Bilberry anthocyanin improves the neuroinflammation and cognitive disfunctions in APP/PSEN1 mice via the CD33/TREM2/TYROBP signaling pathway in microglia

2020 
Alzheimer’s disease, characterized by neuroinflammation and beta-amyloid protein plaques, is a memory-threatening neurodegenerative disease with no effective treatments. Here, the effect of bilberry anthocyanin (BA) on cognitive functions was evaluated using APP/PSEN1 transgenic Alzheimer’s disease model mice and their WT littermates. Our results revealed that BA appreciably improves learning and memory abilities and reverses defects to cognitive functions in APP/PSEN1 mice. Furthermore, BA reverses brain, liver and kidney damages caused by Alzheimer's disease, with no significant changes in oxidative stress and lipid metabolism-related indicators.
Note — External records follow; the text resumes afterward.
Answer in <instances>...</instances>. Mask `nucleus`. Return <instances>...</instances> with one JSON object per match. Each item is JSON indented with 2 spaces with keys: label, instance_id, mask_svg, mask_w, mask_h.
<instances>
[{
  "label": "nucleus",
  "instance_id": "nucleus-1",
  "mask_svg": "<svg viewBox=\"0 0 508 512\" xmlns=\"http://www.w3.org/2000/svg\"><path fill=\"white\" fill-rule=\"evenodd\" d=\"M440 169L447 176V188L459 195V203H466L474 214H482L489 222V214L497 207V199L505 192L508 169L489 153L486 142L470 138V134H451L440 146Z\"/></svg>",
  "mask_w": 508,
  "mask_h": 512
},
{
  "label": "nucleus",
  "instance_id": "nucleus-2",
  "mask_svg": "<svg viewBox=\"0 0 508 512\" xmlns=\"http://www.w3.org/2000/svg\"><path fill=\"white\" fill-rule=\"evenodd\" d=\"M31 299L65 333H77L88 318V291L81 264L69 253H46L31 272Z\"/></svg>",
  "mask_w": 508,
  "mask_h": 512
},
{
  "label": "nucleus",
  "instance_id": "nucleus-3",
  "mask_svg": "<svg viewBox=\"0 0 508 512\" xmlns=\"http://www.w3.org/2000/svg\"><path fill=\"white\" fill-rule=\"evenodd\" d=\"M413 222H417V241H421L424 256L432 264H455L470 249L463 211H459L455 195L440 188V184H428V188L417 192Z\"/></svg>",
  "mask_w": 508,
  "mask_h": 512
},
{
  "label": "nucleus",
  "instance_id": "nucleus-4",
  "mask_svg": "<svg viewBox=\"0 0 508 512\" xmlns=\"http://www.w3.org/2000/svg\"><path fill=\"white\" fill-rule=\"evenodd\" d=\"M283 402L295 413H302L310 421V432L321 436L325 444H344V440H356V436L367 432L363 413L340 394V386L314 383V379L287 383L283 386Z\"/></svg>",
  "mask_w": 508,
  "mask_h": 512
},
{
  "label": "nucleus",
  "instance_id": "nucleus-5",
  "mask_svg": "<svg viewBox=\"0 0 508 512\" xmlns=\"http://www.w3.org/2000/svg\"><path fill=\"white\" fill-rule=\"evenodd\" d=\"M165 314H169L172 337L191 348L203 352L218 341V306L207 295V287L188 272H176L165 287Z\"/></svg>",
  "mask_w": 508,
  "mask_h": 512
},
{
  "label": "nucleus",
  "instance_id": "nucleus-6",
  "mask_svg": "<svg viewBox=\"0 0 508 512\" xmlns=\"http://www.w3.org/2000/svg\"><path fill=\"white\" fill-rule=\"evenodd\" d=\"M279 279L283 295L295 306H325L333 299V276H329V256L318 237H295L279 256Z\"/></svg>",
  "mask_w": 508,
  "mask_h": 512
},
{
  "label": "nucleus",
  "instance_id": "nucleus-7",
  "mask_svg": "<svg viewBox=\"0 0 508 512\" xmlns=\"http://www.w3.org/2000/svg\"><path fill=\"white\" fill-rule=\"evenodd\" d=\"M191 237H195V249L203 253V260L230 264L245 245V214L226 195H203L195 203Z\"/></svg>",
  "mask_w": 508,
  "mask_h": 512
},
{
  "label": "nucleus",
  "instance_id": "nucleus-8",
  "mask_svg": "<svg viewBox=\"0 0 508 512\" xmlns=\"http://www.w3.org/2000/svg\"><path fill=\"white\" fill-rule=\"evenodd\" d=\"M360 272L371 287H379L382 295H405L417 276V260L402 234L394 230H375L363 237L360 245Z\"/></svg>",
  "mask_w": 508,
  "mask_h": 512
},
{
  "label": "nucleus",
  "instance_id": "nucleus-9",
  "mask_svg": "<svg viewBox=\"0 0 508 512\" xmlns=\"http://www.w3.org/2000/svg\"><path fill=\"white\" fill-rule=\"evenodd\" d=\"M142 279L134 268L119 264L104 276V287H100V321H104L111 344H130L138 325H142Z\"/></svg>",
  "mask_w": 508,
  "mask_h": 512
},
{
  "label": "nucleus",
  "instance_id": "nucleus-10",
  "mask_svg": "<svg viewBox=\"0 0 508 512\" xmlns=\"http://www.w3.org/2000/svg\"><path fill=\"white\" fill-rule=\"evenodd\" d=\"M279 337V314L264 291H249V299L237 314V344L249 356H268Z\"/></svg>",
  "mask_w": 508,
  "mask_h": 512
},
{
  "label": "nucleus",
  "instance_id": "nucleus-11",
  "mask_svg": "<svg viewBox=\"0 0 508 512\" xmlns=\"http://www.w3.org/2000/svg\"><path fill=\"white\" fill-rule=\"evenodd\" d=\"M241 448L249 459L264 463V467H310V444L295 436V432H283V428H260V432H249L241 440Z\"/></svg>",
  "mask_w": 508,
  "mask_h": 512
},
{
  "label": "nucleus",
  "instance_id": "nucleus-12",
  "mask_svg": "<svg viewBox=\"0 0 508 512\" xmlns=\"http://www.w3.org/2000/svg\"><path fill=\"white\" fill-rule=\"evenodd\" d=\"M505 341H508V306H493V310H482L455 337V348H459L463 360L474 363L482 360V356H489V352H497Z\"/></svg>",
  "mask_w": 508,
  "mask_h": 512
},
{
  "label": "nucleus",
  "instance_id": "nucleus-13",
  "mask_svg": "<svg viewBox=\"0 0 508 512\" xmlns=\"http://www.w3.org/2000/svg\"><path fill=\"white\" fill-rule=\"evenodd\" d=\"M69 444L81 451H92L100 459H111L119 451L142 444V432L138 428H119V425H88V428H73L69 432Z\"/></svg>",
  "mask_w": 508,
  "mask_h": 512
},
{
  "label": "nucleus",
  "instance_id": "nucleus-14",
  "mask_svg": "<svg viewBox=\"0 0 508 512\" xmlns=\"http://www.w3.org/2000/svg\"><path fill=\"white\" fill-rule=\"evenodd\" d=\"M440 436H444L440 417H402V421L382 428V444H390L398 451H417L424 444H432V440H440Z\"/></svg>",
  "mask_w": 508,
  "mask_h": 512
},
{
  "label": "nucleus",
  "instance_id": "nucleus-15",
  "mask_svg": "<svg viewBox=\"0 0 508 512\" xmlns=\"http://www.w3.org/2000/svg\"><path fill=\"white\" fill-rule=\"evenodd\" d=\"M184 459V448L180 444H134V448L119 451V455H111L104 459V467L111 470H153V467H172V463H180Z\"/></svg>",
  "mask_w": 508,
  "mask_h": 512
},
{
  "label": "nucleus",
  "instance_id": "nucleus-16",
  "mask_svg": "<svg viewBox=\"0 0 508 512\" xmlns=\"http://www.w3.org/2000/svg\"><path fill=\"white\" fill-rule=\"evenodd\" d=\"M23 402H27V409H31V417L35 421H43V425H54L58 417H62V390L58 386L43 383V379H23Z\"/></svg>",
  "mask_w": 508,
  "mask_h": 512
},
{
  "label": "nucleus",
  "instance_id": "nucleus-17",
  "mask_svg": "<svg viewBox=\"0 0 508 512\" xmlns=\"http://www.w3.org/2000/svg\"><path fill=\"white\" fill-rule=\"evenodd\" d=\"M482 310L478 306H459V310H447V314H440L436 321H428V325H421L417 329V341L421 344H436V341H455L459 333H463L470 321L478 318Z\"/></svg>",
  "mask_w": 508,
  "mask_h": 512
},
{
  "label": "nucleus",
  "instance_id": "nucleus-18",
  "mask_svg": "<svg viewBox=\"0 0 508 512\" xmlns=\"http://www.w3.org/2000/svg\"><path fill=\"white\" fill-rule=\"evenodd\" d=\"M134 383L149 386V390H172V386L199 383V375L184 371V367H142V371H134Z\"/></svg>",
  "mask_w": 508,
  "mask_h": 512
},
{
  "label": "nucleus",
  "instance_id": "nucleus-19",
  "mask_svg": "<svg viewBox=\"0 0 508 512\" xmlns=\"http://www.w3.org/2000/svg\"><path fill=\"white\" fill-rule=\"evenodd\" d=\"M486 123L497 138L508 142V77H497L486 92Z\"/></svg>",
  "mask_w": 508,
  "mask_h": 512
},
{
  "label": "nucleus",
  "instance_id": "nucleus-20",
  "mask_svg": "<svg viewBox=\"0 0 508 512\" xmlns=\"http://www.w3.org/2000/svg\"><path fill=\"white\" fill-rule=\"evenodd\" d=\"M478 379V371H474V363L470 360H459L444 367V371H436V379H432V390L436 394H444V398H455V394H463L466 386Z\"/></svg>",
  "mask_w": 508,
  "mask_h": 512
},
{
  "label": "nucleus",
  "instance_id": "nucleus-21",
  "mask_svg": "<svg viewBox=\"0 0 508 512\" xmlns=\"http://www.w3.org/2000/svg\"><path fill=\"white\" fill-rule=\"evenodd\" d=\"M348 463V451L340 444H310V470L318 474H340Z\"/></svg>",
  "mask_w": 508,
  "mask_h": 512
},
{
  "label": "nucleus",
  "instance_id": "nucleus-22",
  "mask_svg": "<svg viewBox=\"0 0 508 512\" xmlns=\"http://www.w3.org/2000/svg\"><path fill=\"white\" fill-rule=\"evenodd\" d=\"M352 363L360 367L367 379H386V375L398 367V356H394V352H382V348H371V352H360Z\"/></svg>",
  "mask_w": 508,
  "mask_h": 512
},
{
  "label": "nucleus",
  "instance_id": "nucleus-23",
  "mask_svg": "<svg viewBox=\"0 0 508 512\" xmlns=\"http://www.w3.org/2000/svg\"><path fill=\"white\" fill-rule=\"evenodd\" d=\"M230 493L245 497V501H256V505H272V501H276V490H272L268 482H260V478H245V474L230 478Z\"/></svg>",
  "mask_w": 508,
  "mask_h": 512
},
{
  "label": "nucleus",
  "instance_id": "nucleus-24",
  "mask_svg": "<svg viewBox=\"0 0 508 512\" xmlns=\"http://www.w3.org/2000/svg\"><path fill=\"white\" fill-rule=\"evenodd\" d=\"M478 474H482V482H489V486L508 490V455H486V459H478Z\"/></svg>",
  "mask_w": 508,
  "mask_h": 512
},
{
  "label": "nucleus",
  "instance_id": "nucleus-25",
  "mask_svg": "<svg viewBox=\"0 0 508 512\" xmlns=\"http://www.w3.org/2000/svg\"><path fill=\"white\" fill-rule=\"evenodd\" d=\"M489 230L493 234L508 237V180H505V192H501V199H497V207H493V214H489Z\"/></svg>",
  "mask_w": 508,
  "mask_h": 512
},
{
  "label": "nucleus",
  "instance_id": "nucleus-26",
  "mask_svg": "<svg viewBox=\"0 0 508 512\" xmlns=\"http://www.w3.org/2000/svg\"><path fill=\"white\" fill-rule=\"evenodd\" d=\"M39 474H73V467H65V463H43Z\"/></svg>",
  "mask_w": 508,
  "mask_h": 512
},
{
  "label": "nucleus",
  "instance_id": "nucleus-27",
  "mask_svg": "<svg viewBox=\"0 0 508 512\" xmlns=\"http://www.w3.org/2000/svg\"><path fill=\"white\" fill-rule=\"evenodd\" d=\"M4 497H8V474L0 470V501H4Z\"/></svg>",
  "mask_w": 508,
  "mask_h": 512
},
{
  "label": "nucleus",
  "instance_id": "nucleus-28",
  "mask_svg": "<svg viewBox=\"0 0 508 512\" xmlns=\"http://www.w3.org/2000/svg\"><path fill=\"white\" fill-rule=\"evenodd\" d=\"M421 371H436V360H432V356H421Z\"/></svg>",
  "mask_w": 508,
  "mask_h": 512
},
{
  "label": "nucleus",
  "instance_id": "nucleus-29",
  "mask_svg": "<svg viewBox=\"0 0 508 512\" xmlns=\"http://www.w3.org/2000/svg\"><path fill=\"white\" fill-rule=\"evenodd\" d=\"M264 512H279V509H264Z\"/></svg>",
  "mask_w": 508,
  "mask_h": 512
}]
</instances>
In addition, BA decreases serum and brain lipopolysaccharides (LPS) levels and increases fecal short-chain fatty acids content. Immunofluorescence and RT-PCR analyses results showed that BA fully activates the microglia and astrocytes, downregulates the expression of inflammatory factors (TNF-a, NF-Kβ, IL-1β, IL-6, COX-2, iNOS and CD33) and chemokine receptor CX3CR1, and upregulates the expression of microglia homeostatic factors (TREM2 and TYROBP) and Toll-likem (TLR2 and TLR4). Moreover, Western blot analysis revealed that BA significantly upregulates the expression of synaptic and phagocytotic function-related proteins (CD68 and IRF7) in APP/PSEN1 mice. Altogether, we show for the first time that BA consumption reverses Alzheimer’s disease‑induced cognitive disfunction, decreases hippocampal neuroinflammatory responses, and induces phagocytosis of microglia to beta-amyloid protein plaques by regulating the CD33/TREM2/TYROBP signaling pathway in microglia.